Current OpenSM Routing
7/18/06

OpenSM offers two routing engines:

1.  Min Hop Algorithm - based on the minimum hops to each node where the 
path length is optimized.

2.  UPDN Unicast routing algorithm - also based on the minimum hops to each 
node, but it is constrained to ranking rules. This algorithm should be chosen 
if the subnet is not a pure Fat Tree, and deadlock may occur due to a 
loop in the subnet.

OpenSM now also offers a file method which can load routes from a table. See 
modular-routing.txt for more information on this.

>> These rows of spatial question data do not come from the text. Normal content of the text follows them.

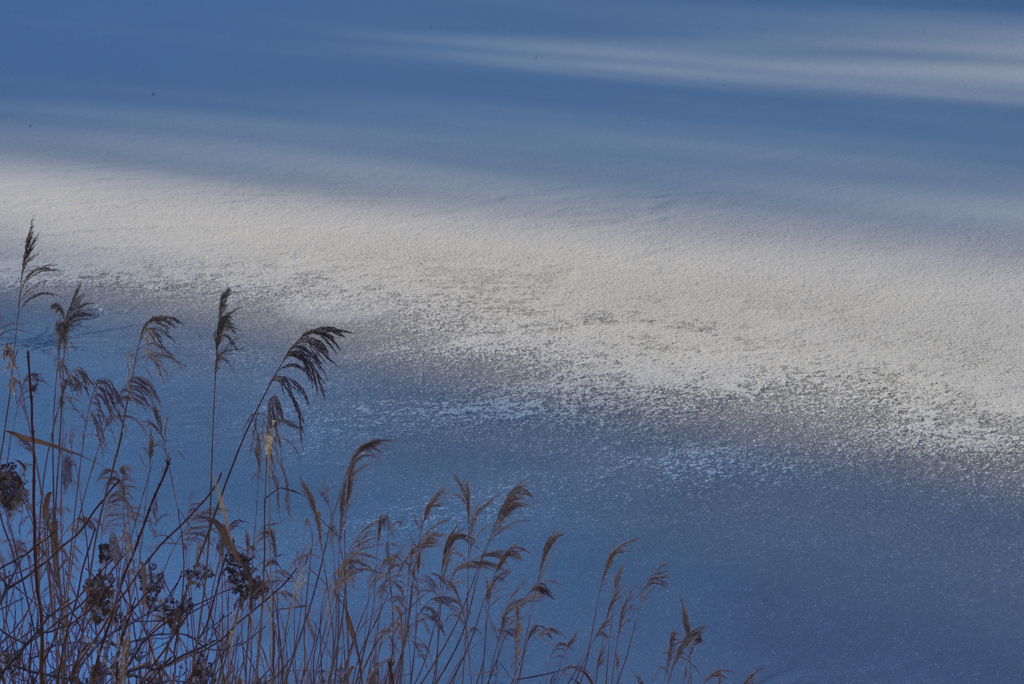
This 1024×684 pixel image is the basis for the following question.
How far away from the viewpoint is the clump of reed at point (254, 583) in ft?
3.50

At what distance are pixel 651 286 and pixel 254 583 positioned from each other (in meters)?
1.93

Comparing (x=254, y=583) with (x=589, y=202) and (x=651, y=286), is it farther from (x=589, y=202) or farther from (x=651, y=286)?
(x=589, y=202)

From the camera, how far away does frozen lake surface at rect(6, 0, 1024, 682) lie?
1.70m

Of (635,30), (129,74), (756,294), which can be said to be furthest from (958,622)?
(635,30)

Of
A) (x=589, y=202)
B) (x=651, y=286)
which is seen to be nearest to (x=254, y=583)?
(x=651, y=286)

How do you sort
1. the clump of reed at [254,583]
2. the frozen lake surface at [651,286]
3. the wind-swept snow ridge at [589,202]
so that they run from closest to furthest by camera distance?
the clump of reed at [254,583] → the frozen lake surface at [651,286] → the wind-swept snow ridge at [589,202]

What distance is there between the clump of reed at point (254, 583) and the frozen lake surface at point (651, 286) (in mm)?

The basic routing algorithm is comprised of two stages:
1. MinHop matrix calculation
   How many hops are required to get from each port to each LID ?
   The algorithm to fill these tables is different if you run standard
(min hop) or Up/Down.
   For standard routing, a "relaxation" algorithm is used to propagate
min hop from every destination LID through neighbor switches
   For Up/Down routing, a BFS from every target is used. The BFS tracks link
direction (up or down) and avoid steps that will perform up after a down
step was used.

2. Once MinHop matrices exist, each switch is visited and for each target LID a
decision is made as to what port should be used to get to that LID.
   This step is common to standard and Up/Down routing. Each port has a
counter counting the number of target LIDs going through it.
   When there are multiple alternative ports with same MinHop to a LID,
the one with less previously assigned ports is selected. 
   If LMC > 0, more checks are added: Within each group of LIDs assigned to 
same target port, 
   a. use only ports which have same MinHop 
   b. first prefer the ones that go to different systemImageGuid (then
the previous LID of the same LMC group)
   c. if none - prefer those which go through another NodeGuid
   d. fall back to the number of paths method (if all go to same node).

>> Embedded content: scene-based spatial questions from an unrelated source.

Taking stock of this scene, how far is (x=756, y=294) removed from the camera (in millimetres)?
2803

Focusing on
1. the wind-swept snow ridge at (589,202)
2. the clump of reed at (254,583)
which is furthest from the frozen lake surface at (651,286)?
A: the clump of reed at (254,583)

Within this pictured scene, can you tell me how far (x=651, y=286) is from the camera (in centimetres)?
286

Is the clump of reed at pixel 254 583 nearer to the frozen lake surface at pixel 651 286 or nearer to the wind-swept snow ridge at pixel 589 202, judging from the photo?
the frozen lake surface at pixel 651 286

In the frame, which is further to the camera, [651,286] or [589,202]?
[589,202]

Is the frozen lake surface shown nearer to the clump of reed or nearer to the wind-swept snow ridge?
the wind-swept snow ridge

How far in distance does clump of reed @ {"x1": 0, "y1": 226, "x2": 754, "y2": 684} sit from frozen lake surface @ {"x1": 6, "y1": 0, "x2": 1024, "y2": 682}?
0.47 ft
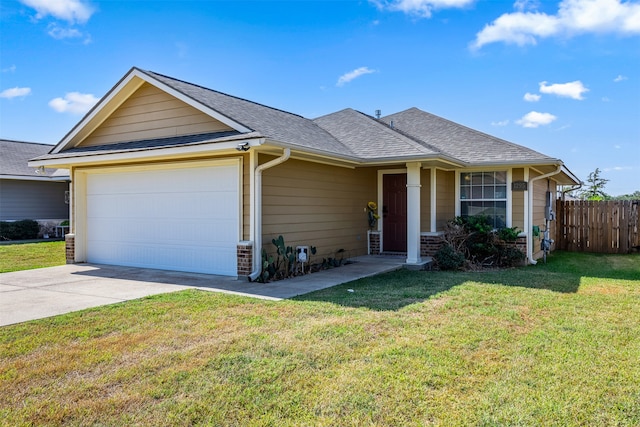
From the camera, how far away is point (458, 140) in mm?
12500

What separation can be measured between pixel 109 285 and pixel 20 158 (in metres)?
16.4

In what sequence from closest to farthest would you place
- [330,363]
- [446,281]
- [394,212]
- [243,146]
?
[330,363]
[243,146]
[446,281]
[394,212]

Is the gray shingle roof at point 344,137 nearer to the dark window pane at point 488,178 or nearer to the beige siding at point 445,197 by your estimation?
the dark window pane at point 488,178

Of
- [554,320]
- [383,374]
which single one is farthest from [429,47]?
[383,374]

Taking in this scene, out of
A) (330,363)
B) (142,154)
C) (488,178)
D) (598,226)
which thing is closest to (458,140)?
(488,178)

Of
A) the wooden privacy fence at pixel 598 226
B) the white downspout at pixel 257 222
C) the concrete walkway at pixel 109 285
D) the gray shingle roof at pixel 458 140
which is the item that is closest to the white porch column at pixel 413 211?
the concrete walkway at pixel 109 285

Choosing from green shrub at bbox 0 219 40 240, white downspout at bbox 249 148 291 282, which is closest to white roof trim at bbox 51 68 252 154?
white downspout at bbox 249 148 291 282

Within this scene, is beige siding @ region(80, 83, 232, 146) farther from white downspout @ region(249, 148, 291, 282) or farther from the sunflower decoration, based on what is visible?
the sunflower decoration

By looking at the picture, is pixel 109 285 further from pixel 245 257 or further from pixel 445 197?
pixel 445 197

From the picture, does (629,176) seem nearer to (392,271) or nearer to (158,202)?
(392,271)

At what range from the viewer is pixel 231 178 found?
8.74 metres

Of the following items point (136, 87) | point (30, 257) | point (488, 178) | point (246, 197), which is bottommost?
point (30, 257)

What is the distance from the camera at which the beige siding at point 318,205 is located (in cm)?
901

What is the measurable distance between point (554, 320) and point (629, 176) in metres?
31.2
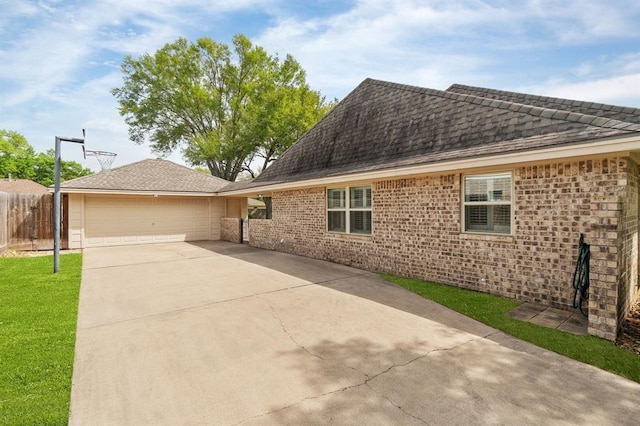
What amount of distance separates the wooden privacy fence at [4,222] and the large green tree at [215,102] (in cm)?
1530

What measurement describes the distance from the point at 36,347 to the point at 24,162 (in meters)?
49.6

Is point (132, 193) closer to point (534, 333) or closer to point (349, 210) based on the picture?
point (349, 210)

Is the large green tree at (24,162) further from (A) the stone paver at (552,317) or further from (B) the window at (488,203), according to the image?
(A) the stone paver at (552,317)

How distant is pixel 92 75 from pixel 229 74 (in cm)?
1934

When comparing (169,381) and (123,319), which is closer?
(169,381)

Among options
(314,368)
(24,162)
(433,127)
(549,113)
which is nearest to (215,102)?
(433,127)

Effect of Topology Changes

OpenSM will preserve existing routing in any case where there is no change in
the fabric switches unless the -r (--reassign_lids) option is specified.

-r
--reassign_lids
          This option causes OpenSM to reassign LIDs to all
          end nodes. Specifying -r on a running subnet
          may disrupt subnet traffic.
          Without -r, OpenSM attempts to preserve existing
          LID assignments resolving multiple use of same LID.

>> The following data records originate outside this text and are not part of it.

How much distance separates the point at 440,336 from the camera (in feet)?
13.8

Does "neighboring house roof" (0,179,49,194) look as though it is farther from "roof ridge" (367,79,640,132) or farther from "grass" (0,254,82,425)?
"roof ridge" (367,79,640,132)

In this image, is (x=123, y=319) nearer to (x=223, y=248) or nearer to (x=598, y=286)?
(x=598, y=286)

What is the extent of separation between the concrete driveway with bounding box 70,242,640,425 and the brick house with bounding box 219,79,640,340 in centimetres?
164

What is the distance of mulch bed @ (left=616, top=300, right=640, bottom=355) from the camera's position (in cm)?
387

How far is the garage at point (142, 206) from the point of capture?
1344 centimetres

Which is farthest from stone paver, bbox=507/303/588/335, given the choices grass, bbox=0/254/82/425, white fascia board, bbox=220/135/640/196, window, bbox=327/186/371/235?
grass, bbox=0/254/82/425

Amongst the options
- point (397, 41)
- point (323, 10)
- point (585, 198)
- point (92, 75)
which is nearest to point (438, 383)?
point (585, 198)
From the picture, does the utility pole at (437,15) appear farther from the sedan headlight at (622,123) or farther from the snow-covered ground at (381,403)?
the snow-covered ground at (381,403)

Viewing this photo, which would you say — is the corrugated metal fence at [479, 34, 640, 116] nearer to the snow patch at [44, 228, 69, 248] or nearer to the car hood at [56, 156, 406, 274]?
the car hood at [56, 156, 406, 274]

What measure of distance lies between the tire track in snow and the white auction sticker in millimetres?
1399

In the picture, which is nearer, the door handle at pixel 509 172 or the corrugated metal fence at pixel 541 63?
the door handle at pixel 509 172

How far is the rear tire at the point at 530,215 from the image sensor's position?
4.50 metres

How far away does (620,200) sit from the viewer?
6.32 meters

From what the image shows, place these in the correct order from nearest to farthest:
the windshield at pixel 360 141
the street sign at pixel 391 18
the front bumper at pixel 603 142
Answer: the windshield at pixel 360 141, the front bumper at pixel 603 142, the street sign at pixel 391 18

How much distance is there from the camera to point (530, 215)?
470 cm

If a link is added or removed, OpenSM does not recalculate
the routes that do not have to change. A route has to change 
if the port is no longer UP or no longer the MinHop. When routing changes 
are performed, the same algorithm for balancing the routes is invoked.

In the case of using the file based routing, any topology changes are
currently ignored The 'file' routing engine just loads the LFTs from the file 
specified, with no reaction to real topology. Obviously, this will not be able 
to recheck LIDs (by GUID) for disconnected nodes, and LFTs for non-existent 
switches will be skipped. Multicast is not affected by 'file' routing engine 
(this uses min hop tables).


Min Hop Algorithm

The Min Hop algorithm is invoked when neither UPDN or the file method are
specified.
 
The Min Hop algorithm is divided into two stages: computation of
min-hop tables on every switch and LFT output port assignment. Link
subscription is also equalized with the ability to override based on
port GUID. The latter is supplied by:

-i <equalize-ignore-guids-file>
-ignore-guids <equalize-ignore-guids-file>
          This option provides the means to define a set of ports
          (by guids) that will be ignored by the link load
          equalization algorithm.

LMC awareness routes based on (remote) system or switch basis.


Purpose of UPDN Algorithm

The UPDN algorithm is designed to prevent deadlocks from occurring in loops 
of the subnet. A loop-deadlock is a situation in which it is no longer 
possible to send data between any two hosts connected through the loop. As 
such, the UPDN routing algorithm should be used if the subnet is not a pure 
Fat Tree, and one of its loops may experience a deadlock (due, for example, 
to high pressure).

The UPDN algorithm is based on the following main stages:

1.  Auto-detect root nodes - based on the HCA hop length from any switch in 
the subnet, a statistical histogram is built for each switch (hop num vs 
number of occurrences). If the histogram reflects a specific column (higher
than others) for a certain node, then it is marked as a root node. Since 
the algorithm is statistical, it may not find any root nodes. The list of 
the root nodes found by this auto-detect stage is used by the ranking 
process stage.

    Note 1: The user can override the node list manually.
    Note 2: If this stage cannot find any root nodes, and the user did not 
            specify a guid list file, OpenSM defaults back to the Min Hop 
            routing algorithm.

2.  Ranking process - All root switch nodes (found in stage 1) are assigned 
a rank of 0. Using the BFS algorithm, the rest of the switch nodes in the 
subnet are ranked incrementally. This ranking aids in the process of enforcing 
rules that ensure loop-free paths.

3.  Min Hop Table setting - after ranking is done, a BFS algorithm is run from 
each (HCA or switch) node in the subnet. During the BFS process, the FDB table 
of each switch node traversed by BFS is updated, in reference to the starting 
node, based on the ranking rules and guid values.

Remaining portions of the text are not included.